Jaye Infanger, a senior designer at CLB Architects, enjoys how a home’s architecture might be inspired by a cherished artifact or collection. Working mostly on interior design for new construction, Infanger coordinates the work of architects and craftspeople with the wishes and desires of her clients, whose homes often feature a collection of books or other significant mementos. Though dedicated library rooms are rare in new construction, shelving for books and collectibles is integral to almost any interior design. “Overall functionality is very important to how we go about thinking about the book or library space,” remarks Infanger. “What are the storage requirements? If you have pieces that are rare or historic, are there specialized materials needed or protective steps that should be taken?” She considers the availability of space — an open wall that calls out for bookshelves and displays, for example — and the desired functionality of the home in choosing where to install such a permanent part of a home design.

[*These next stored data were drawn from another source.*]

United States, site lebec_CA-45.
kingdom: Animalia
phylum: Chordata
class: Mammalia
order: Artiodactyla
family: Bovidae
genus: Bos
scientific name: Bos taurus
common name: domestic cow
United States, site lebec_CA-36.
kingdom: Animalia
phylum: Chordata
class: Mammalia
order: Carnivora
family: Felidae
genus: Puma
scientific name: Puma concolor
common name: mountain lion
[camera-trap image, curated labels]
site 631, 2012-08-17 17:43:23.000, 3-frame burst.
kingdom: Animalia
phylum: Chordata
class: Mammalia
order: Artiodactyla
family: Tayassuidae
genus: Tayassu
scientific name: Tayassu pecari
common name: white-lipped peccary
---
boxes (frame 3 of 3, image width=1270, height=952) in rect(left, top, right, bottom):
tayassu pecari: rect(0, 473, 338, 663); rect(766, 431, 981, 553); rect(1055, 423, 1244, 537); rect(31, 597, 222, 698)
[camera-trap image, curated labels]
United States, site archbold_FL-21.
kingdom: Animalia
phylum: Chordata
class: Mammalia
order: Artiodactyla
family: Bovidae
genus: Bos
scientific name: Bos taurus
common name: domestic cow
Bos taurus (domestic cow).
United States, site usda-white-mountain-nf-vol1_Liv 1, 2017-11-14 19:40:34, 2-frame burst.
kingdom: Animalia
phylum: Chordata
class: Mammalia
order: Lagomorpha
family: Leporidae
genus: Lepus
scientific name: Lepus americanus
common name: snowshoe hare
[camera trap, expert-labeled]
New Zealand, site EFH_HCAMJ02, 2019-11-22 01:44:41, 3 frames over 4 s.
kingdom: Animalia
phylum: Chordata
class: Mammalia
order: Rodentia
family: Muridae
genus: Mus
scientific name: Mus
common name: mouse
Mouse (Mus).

Though she prefers a sleek, modern aesthetic — and each project is uniquely individualized — Infanger generally allows the collection to guide the design, layering it with beautiful antiques to create coziness and visual interest.
According to Smirl, this holistic approach to designing a home library invites a genuine experience. “I am seeing more and more people being intentional about the details of their space in a variety of ways,” she says. “The movement of the last couple of decades toward authenticity in the things we own and the spaces we inhabit just continues to grow. I like that people are more and more able to take a balanced approach to Marie Kondo’s wisdom: the marriage of minimalism and curating one’s own belongings. It’s not just an idea that less is more, but that what you keep should be a choice as much as what you add.”
If you are a reader or book lover, you know that wood pulp and glue are alchemist’s tools. Within the covers of books are whole worlds, and as physical objects and artifacts, books create atmosphere. From stacks of books about art and architecture to rows of classic series’ spines tucked behind glass doors and shelves arranged by color, shape, and size, books can also lend a unique aesthetic to a room.
A book collection might be inspired by an artwork, with each title describing a facet of the piece or artist. A homeowner might enhance a vinyl collection with books about musicians or genres. A collection might include special bookends, wallpapers, or other accents that personalize the space or define an ethos. Whether it’s a dedicated room or a quiet reading nook, home libraries invite readers to relax, take a seat by the fire, and while away the hours in a whole new world.
Erin H. Turner is a writer and editor in Helena, Montana. The author of four books and the former book reviewer at Big Sky Journal, she is also a collector of early 20th-century girl detective novels and has a bookshelf in pretty much every room of the house.